On a recent Sunday morning, a disabled veteran set up used wares for sale — electronics, clothing, and a stuffed animal — on the sidewalk of a popular Tenderloin intersection: Hyde and Turk streets. For many items, the vet was requesting just a dollar. But the merchandise — including the sweater-wearing rabbit, who had a cute smile but a dirty exterior — had seen much better days. “Buy today or it might go away,” the vet said to pedestrians in a rhyming parlance. Except no one was buying. And one passerby said loudly for anyone to hear, “Nobody's going to buy that.” Overlooking it all was a giant mural called Self Destruction that dissects the kind of complicated hell to which people subject themselves.
It's a brutal world of death, destruction, and disappointment, but it's also an adventure of incredible highs, suggest artists How and Nosm, the celebrated New York twins (real names: Raoul and Davide Perre). How and Nosm's massive wall paintings are as detailed as architectural renderings, and they adorn structures around the United States, Europe, and elsewhere, including the Palestinian side of the giant wall Israel built around its territory. On their Tenderloin building, How and Nosm have depicted everything from birds with holes in their heads to a broken chain covered in bloodish red.

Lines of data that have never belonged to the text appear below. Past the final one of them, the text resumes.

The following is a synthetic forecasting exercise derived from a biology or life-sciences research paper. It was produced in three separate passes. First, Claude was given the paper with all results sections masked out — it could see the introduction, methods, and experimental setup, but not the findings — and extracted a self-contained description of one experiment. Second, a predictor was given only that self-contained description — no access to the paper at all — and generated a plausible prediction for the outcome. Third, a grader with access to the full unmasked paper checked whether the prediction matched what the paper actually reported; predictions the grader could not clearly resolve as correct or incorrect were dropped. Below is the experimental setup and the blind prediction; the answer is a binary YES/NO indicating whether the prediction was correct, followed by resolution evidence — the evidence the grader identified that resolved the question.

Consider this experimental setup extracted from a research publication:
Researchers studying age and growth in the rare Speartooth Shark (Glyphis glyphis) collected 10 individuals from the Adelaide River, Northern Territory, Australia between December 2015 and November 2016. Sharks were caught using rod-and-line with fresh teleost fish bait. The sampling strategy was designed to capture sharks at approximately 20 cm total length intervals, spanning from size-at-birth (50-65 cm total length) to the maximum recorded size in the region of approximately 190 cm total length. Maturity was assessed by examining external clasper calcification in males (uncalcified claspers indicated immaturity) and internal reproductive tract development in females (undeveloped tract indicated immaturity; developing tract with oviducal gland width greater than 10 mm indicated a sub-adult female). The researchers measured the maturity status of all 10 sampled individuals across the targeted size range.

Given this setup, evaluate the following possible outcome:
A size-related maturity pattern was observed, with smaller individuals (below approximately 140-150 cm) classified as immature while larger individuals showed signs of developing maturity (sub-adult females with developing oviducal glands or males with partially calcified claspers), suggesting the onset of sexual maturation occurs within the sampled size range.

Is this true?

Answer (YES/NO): NO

Painted in February 2013, Self Destruction is a three-story narrative of lives like that of Calvin Gary, a longtime street-seller at Hyde and Turk streets who, breaking from his salesmanship, looked at Self Destruction and told me he thought How and Nosm were “damn good artists.” Gary's glowing critique is a tribute to the way that How and Nosm portray tumult. To those who spend hours at Turk and Hyde streets, Self Destruction is a road map to the lives they have to deal with every day of the week.